The challenges faced by global managers and other leaders differ from those faced domestically. Not only do global leaders encounter the obvious challenges of communicating in a foreign language or with non-native speakers, but they must also deal with all the challenges domestic leaders face in communicating clearly, motivating employees, maintaining standards, and keeping business moving forward smoothly. To compound this, global managers face a great deal more complexity. They must understand legal issues in multiple countries and be able to negotiate favorably even with adverse conditions including jet lag and language barriers; they must deal with broader and more conflicting ethical issues, such as how decisions made in one country will affect another; they must often juggle the needs, policies, and habits of multiple nationalities simultaneously.
So, what is that makes a global leader effective? Dalton suggests the following four traits are crucial for anyone wanting to lead on a global scale:
- Tolerance for and ability to manage high levels of complexity. Global leaders need to be able to gather and utilize huge amounts of possibly contradictory information from multiple sources and make quick, effective decisions.
- Excellent interpersonal skills. Mangers’ relationship-building skills are often the glue that holds things together while the complexities are sorted out and they determine most appropriate response in any given country or situation.

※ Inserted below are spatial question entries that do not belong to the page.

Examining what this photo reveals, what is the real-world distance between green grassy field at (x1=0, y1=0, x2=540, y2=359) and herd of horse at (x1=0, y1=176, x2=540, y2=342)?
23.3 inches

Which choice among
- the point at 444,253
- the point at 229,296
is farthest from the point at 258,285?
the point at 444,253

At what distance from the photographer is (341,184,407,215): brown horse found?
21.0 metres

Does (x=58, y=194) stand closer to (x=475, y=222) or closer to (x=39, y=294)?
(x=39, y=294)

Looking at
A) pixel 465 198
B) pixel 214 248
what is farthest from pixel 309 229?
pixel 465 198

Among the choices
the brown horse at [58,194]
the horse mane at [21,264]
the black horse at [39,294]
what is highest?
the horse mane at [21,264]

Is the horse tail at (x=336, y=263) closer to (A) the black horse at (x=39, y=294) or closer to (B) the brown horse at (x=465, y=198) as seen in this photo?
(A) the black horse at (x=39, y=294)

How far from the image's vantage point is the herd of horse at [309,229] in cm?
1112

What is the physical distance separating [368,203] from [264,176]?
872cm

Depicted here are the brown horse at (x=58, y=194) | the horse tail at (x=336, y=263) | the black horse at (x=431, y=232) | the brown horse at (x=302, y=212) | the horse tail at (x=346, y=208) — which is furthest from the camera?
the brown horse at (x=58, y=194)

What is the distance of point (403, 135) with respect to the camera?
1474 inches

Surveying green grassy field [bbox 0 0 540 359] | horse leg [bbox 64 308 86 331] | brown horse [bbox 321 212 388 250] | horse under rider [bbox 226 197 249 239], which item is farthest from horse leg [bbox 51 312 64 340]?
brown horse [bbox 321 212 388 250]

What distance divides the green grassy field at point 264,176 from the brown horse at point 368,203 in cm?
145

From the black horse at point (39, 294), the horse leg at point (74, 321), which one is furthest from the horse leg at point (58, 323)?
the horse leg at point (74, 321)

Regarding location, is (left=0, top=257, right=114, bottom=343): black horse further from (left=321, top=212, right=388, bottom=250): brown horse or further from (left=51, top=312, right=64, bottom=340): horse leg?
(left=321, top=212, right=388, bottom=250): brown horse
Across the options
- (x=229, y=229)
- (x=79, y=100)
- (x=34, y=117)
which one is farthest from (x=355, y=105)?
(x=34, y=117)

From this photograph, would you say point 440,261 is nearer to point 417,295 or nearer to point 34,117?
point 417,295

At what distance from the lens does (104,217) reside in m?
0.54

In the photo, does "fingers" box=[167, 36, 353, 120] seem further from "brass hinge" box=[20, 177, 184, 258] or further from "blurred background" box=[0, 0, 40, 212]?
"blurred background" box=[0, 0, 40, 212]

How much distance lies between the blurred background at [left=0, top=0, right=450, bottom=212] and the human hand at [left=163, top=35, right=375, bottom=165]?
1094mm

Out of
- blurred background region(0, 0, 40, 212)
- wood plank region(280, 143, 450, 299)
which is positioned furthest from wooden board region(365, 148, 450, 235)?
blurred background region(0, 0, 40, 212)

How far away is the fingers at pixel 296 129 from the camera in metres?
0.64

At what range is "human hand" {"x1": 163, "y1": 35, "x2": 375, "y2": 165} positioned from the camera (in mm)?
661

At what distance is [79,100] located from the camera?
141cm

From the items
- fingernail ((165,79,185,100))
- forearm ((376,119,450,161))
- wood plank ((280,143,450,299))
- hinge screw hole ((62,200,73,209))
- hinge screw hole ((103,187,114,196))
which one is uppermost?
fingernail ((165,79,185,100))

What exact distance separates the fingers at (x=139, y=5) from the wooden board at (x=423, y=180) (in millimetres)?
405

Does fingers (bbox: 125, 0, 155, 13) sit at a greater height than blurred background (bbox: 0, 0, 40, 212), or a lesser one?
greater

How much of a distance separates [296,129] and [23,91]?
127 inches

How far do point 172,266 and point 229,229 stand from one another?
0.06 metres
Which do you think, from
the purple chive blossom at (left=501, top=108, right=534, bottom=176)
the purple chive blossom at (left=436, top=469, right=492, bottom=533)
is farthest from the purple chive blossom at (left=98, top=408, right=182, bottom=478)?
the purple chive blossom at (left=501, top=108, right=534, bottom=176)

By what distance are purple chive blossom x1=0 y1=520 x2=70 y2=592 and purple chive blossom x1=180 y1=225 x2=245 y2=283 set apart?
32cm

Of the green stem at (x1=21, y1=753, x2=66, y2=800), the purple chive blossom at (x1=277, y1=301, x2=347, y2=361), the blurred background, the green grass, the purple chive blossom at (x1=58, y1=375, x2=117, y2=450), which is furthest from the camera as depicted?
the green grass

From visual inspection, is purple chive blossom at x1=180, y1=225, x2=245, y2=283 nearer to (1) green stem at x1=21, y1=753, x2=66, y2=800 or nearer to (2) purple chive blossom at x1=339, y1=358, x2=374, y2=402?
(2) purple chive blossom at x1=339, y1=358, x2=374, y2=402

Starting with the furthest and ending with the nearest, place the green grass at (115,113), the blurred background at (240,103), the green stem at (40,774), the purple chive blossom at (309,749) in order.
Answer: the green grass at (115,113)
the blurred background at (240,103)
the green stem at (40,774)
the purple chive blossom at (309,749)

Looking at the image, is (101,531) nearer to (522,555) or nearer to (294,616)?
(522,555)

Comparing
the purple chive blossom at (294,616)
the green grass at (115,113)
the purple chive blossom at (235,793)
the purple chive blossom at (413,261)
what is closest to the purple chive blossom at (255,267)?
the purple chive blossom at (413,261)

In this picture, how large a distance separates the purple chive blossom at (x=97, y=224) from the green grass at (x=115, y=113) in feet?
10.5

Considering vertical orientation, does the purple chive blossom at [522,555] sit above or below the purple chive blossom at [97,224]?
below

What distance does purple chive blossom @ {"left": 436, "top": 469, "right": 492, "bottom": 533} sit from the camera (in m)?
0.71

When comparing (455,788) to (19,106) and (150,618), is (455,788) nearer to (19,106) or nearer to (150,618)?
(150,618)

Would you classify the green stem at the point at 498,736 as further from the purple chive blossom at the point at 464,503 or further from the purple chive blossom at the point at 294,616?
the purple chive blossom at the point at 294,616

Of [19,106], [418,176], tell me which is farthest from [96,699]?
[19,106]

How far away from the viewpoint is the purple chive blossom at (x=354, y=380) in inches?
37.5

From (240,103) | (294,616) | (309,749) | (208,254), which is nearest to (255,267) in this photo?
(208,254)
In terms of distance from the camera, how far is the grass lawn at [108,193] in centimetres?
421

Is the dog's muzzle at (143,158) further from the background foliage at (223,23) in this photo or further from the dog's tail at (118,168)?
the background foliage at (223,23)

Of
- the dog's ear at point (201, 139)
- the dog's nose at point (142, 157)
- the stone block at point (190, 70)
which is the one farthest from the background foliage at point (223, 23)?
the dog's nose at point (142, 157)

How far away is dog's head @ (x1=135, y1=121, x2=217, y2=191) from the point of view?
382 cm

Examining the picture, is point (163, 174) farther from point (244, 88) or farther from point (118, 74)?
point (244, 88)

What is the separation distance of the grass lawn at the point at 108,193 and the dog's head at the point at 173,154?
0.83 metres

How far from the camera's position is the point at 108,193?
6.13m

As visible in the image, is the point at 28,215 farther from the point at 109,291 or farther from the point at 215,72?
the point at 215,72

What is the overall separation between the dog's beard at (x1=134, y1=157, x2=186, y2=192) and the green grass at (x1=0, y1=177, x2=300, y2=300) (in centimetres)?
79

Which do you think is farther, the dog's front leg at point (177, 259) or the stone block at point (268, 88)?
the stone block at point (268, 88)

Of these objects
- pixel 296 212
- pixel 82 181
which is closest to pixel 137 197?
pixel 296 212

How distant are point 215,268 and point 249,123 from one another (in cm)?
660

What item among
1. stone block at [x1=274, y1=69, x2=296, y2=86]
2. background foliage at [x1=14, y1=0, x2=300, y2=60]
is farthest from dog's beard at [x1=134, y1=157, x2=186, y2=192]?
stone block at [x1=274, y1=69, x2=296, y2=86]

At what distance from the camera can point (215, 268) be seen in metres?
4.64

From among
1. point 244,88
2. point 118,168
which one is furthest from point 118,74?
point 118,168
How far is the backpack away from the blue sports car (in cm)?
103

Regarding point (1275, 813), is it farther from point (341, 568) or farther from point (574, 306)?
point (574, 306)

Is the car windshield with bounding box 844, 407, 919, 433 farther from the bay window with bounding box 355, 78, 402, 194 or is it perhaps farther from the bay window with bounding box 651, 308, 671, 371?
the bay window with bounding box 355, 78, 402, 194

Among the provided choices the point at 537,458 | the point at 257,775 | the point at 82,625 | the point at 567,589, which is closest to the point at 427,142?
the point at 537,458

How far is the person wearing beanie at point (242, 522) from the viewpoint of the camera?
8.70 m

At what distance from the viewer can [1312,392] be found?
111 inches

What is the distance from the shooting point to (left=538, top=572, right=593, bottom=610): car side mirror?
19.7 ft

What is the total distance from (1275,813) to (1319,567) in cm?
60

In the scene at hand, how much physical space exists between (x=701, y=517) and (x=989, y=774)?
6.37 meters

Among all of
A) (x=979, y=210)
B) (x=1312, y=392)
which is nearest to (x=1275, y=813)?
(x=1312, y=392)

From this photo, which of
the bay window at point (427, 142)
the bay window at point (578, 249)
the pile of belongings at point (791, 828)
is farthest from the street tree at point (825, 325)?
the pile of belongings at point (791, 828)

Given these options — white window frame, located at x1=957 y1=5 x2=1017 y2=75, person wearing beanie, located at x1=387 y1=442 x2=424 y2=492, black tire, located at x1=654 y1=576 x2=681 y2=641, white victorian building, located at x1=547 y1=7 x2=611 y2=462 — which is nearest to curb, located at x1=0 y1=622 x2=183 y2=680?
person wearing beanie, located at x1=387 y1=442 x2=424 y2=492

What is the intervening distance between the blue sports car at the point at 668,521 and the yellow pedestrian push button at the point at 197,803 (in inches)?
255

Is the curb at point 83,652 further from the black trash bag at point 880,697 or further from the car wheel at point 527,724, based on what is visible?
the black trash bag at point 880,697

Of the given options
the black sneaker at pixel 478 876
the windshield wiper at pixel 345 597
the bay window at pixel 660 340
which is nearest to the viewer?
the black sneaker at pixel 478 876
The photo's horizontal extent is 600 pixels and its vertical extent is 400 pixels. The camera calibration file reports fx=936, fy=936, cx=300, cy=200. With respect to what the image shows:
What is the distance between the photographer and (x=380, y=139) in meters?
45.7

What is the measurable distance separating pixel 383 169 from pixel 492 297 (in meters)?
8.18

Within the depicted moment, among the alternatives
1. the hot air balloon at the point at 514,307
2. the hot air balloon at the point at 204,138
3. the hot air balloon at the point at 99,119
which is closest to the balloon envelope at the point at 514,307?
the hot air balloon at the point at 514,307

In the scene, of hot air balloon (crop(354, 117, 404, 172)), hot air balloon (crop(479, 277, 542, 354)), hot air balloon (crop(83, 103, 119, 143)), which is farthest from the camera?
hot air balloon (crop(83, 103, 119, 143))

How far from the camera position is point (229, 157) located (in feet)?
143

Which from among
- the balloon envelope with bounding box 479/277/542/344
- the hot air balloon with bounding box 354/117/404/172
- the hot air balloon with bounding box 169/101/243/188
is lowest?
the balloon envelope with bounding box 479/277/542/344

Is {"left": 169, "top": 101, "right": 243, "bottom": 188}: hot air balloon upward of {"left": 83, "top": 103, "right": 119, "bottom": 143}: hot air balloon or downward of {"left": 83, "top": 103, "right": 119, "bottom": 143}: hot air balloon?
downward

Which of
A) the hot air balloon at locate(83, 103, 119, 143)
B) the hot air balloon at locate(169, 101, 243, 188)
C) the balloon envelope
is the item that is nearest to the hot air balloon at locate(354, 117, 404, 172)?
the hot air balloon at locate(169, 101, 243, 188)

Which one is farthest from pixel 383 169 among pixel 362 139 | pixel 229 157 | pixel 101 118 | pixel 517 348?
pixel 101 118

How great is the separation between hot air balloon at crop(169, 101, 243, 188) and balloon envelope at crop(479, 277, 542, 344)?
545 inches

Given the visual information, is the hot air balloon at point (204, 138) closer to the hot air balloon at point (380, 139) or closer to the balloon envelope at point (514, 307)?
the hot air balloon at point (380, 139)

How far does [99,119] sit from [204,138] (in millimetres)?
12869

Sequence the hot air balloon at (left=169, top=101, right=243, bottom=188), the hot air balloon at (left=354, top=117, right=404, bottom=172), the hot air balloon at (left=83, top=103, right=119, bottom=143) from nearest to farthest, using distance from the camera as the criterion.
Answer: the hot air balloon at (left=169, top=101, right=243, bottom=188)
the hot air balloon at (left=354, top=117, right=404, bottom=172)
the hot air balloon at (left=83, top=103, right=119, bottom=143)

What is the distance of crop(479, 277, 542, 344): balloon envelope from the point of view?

- The ability to learn from experience. The best information is useless if the manager can’t take effective action based on what he knows. The inability to adapt and the tendency to repeat past mistakes only slows down progress.
- Advanced moral reasoning. Ethical dilemmas are inevitable when operating globally, since the difference between individual party’s interests will likely be greater. The ability to assess these issues and take effective and fair action is crucial to success.
How can these traits be developed? Dalton recommends that individuals take every opportunity to gain international work experience and to treat every international assignment as an opportunity to learn, grow, and develop actively and consciously.
- Seek out feedback, be open to criticism, and attempt to utilize that information once you’ve had time to process it.
- Exercise cultural curiosity and the willingness to take risks, try new things, and be flexible.
- Seize any opportunity to develop general business skills and interpersonal “soft” skills, since these skills can often be adapted to work cross-culturally.
- Don`t be afraid to trust perception, insight, and intuition when communicating — many other cultures rely far more on indirect and non-verbal signals than is common in the US.
- Finally, maintain a strong commitment to both success and integrity and don’t shy away from assignments that have consequences, even if the consequences are public.
– Based on Dalton, M.A. (1998) Developing leaders for global roles. In C.D. McCauley, R. S. Moxley, and E.V. Velsor, (Eds.) Center for Creative Leadership handbook of leadership development. San Francisco, CA: Jossey-Bass.